If the AI output is not accurate, people lose trust in the system very, very quickly.
- Gorish AggarwalThis is a research scientist's instinct applied to product. In the retina lab, inaccurate electrical stimulation didn't just fail to restore vision - it could cause damage. The tolerance for error was close to zero. Gorish brought that same precision-first mentality to Sybill.
When the CRM autofill is wrong, a rep manually corrects it and quietly stops trusting the tool. When the follow-up email sounds like a robot wrote it, they stop using it. When the call summary misses the key objection, it's worse than no summary. Gorish built Sybill as if each output is a clinical reading - one error and the patient (the rep) stops cooperating.
"If we can quantify and track these behaviors, humans can actually level up their conversation."
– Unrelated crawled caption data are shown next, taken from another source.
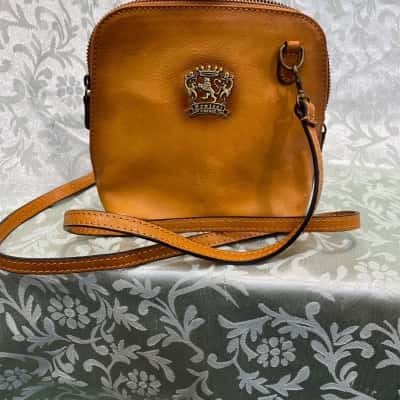  Womens Handbag 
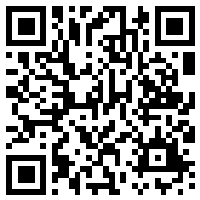 QR Code for bitcoin:bitcoin:3BiwfoLx9TBps7orbpeynHk1azQNx3ftUt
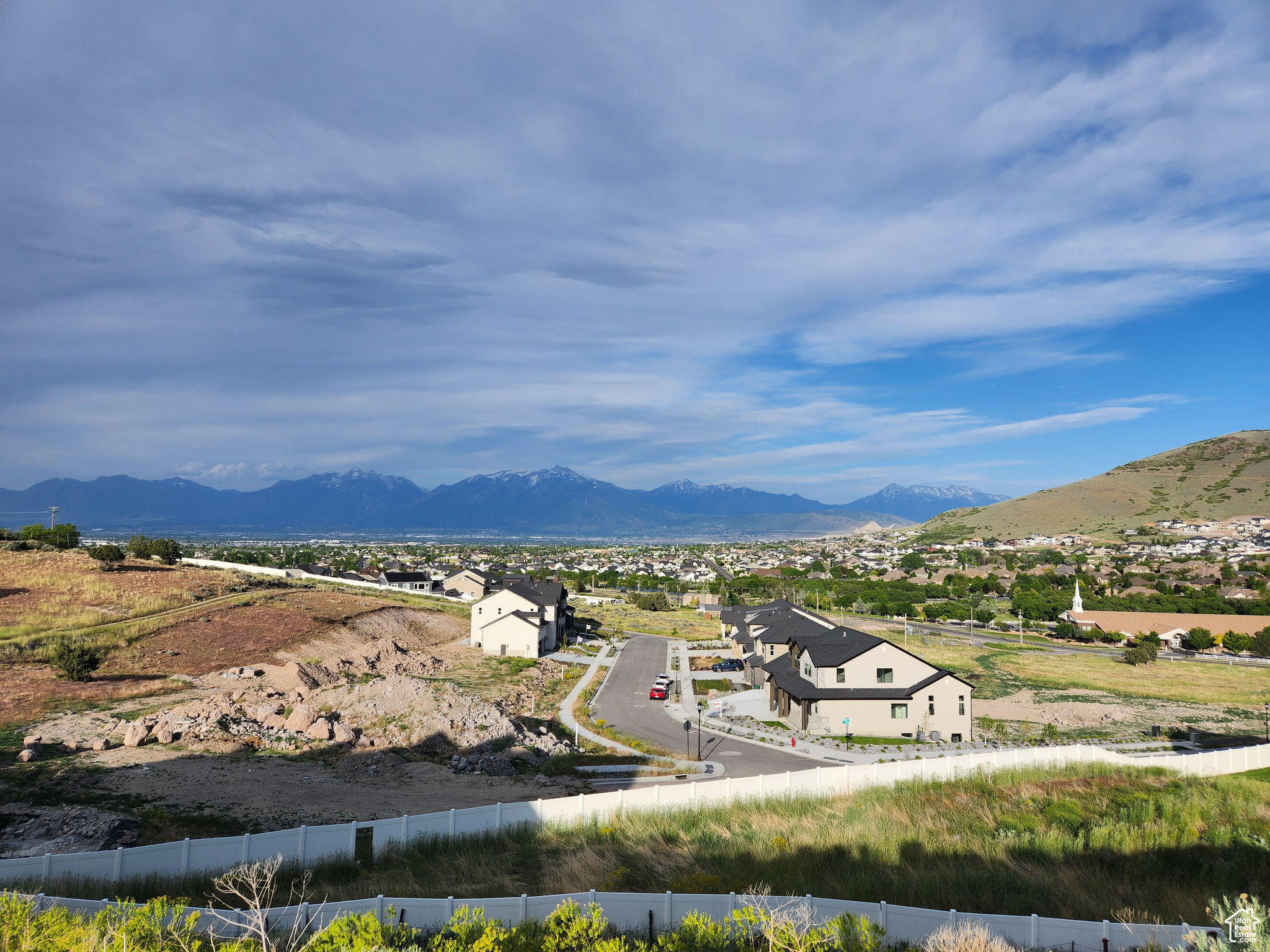 14171 S Summit Top Ln #145, Herriman, Utah image 2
This commitment to accuracy over speed is also why Sybill builds context across entire deal cycles rather than just individual meetings. A single call can be transcribed accurately and still be useless without the surrounding context. The whole arc - what was said, what shifted, what was left unsaid - is where the signal lives.
The Long Arc
Four Roommates. One Startup. One Is His Sister.
Stanford housing is competitive and often random. The fact that four roommates turned out to collectively hold deep AI expertise from Stanford, UC San Diego, and Harvard was either extraordinary luck or a strong argument for graduate school housing lotteries as startup incubators.
Gorish, Nishit Asnani, Soumyarka Mondal, and Mehak Aggarwal shared late-night coding sessions before they shared a company cap table. Mehak - Gorish's sister - is a co-founder. The family dynamic inside a founding team would normally raise flags about decision-making clarity. At Sybill, it seems to have produced the opposite: a team that built something from nothing, before generative AI was a viable substrate, through the lean 2020-2022 phase of customer discovery and product pivoting, all the way to a Series A.
The founding story pre-dates ChatGPT. They weren't riding a wave. They built their own wave and waited for the tide to catch up.